31
Jon Stone
The Explorer dropped south out of Indio down through Coachella and into the desert. It stayed in the right- hand lane, never varied its speed from the normal flow of traffic, and did nothing out of the ordinary. Jon found this suspicious.
Stone dropped so far back he cruised along with the Zeiss binos between his legs. Every few minutes he took a quick peek to make sure the Explorer was where it was supposed to be, and, yep, there it was.
They passed Thermal, California, which has the coolest name ever for a desert town, and Jon thought they might be rolling all the way down to Mexico, but not far past the Thermal airport, the Explorer turned east.
Jon tightened it up easy enough, his big black Rover having a supercharged mill, and followed the Explorer along the top of the Salton Sea into a small residential neighborhood surrounded by farms. He called Pike.
“Looks like we’re going to another house. I’m in a little town called Mecca, at the north end of the Salton.”
Pike didn’t respond, which was pretty much like Pike.
“You get any movement up there?”
“No.”
“The geep come back?”
“No.”
No. One word answers. Typical Joe Pike non-conversation.
“Okay. I’ll keep you advised.”
“Jon.”
“Yeah?”
“I three-sixtied the house.”
This meant Pike had circled the house, checking it out. Jon knew this also meant Pike was worried. Pike was the best recon man Stone had ever known, but circling a house surrounded by nothing but sand and dirt was asking to be seen. Pike would know this, too, and understood the risk.
“The shades aren’t just pulled. They’re tacked in place. The house is locked down.”
“You hear anything?”
“No.”
“AC running?”
“Yes.”
“You want to go in, I’ll come back. We’ll bust that fucker wide open.”
“No. Stay on the Explorer.”
“Rog.”
Stone dropped farther back when the Explorer’s blinker came on. He had to be even more careful now in the confined residential streets. His eighty-thousand-dollar Rover stood out in the shabby area like a gleaming black diamond, not that this bothered him. It was another challenge, and Stone loved challenges. They made life interesting.
He checked his GPS, and saw the surrounding neighborhood laid out in a rectangular grid. Easy-peasy.
Three blocks ahead, the Explorer turned right. Stone gave it two heartbeats to let them disappear, then pulled a hard right and stood on the supercharged mill. The Rover bucked like an F18 catapulting off a carrier.
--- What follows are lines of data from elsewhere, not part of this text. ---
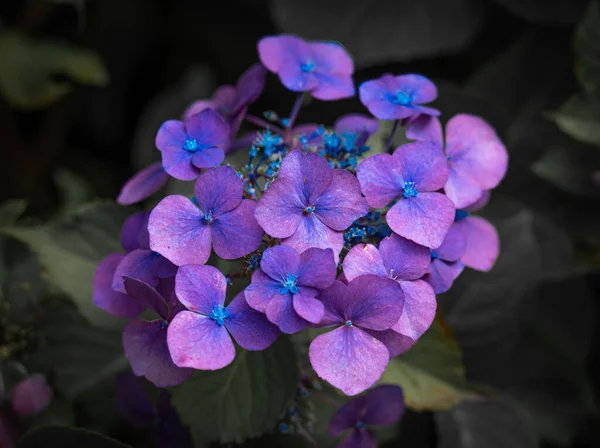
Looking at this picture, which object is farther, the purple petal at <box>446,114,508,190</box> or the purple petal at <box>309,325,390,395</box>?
the purple petal at <box>446,114,508,190</box>

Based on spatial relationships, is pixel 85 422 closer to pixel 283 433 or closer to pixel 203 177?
pixel 283 433

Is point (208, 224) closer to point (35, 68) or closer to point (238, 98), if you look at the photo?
point (238, 98)

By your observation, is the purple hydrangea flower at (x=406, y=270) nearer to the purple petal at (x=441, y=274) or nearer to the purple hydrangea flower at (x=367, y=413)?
the purple petal at (x=441, y=274)

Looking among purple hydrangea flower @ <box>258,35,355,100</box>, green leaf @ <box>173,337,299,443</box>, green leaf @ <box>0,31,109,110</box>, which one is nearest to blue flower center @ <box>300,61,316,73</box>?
purple hydrangea flower @ <box>258,35,355,100</box>

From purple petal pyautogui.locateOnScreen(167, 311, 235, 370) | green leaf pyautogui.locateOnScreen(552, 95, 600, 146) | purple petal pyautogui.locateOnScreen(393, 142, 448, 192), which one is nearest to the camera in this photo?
purple petal pyautogui.locateOnScreen(167, 311, 235, 370)

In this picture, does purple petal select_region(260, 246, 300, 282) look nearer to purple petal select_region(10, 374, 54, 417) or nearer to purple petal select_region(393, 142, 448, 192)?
purple petal select_region(393, 142, 448, 192)

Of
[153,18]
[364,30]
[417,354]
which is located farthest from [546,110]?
[153,18]

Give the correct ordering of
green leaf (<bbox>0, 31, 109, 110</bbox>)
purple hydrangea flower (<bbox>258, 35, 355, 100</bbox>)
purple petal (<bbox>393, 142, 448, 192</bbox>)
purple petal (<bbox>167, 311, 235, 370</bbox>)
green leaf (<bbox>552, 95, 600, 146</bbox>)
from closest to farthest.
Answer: purple petal (<bbox>167, 311, 235, 370</bbox>) → purple petal (<bbox>393, 142, 448, 192</bbox>) → purple hydrangea flower (<bbox>258, 35, 355, 100</bbox>) → green leaf (<bbox>552, 95, 600, 146</bbox>) → green leaf (<bbox>0, 31, 109, 110</bbox>)
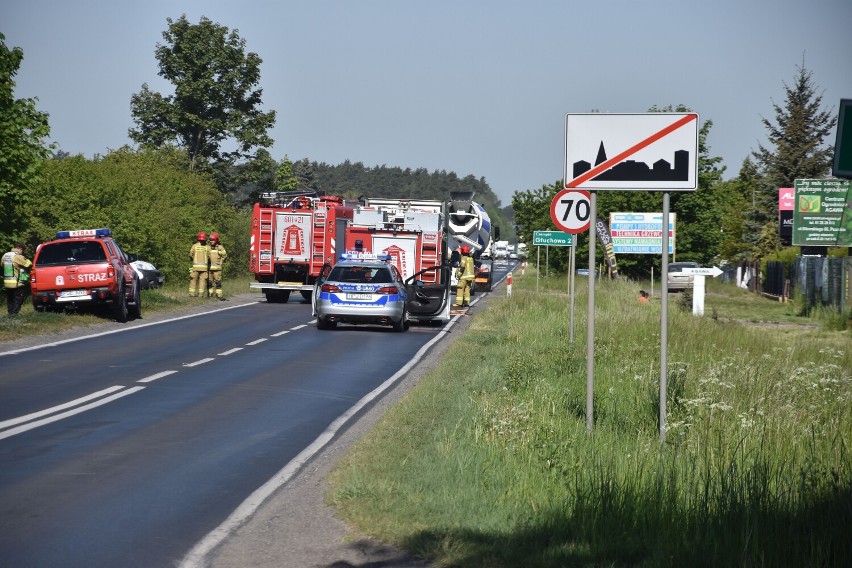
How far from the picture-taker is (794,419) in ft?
34.1

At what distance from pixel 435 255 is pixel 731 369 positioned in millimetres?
21105

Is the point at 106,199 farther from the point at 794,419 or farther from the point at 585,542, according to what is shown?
the point at 585,542

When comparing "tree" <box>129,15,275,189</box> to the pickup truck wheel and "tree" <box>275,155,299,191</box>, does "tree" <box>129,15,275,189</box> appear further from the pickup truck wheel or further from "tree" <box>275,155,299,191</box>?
the pickup truck wheel

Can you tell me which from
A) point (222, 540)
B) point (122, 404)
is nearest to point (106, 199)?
point (122, 404)

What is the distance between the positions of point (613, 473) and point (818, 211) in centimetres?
4875

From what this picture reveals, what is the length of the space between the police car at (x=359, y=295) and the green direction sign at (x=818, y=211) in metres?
31.8

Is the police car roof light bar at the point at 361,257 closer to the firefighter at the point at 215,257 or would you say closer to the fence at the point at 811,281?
the firefighter at the point at 215,257

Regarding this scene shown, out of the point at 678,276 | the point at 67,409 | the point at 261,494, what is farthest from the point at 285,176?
the point at 261,494

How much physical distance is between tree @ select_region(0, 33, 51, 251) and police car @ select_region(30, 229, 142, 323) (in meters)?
1.34

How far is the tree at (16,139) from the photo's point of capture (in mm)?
26000

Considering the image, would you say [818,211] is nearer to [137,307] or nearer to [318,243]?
[318,243]

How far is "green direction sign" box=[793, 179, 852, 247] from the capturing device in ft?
175

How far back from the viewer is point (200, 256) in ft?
122

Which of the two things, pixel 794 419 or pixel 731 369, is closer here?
pixel 794 419
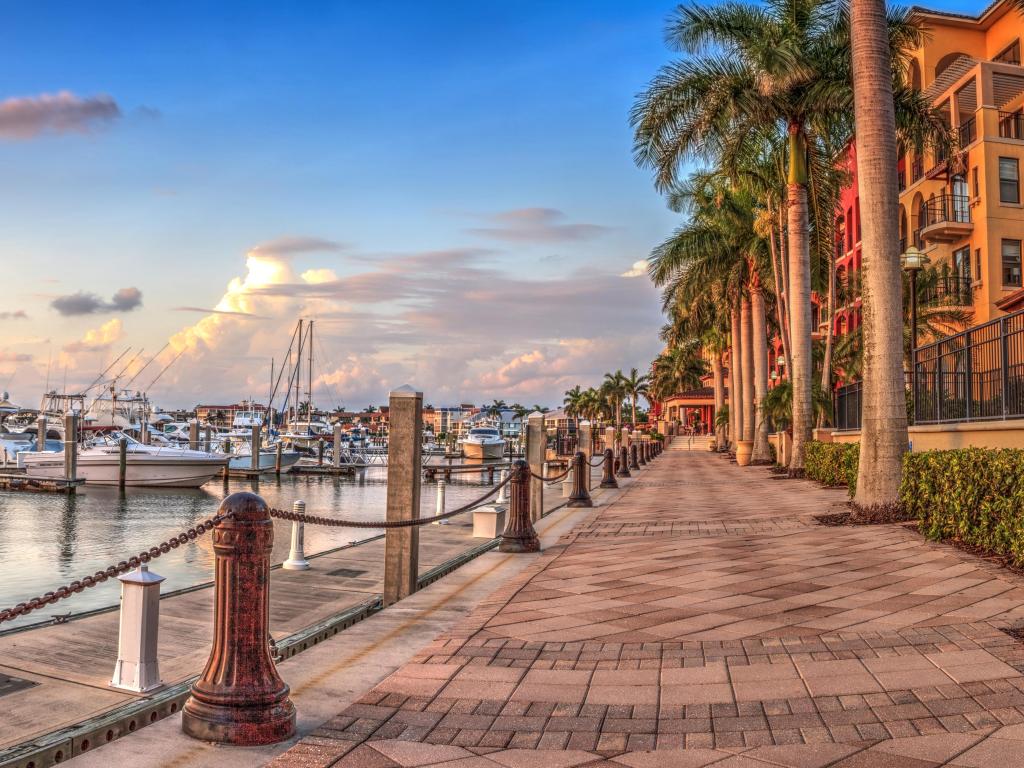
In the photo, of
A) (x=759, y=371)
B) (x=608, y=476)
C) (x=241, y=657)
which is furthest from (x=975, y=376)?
(x=759, y=371)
When he reached the first cross street, Stone jumped on the brakes, nosed forward, and saw the Explorer crossing the parallel intersection three blocks away.
Stone leapfrogged the Explorer another three blocks, but the Explorer didn’t appear at the fourth intersection. Jon banked left to the Explorer’s street, then left again, then smiled.
“Dead man, you bitch.”
Right side, four houses away, the Explorer nosed into an open garage. Another vehicle was in the garage, but Jon couldn’t tell the make or model. He waited until the garage door closed, then cruised past the house.
The Explorer disappeared into a faded pink house with a red composition roof. Stone drove past, turned around, then backed into a spot across the street and three houses down. He parked between a Dodge pickup and a Toyota Cruiser, hoping the truck and the SUV would help the Rover blend in.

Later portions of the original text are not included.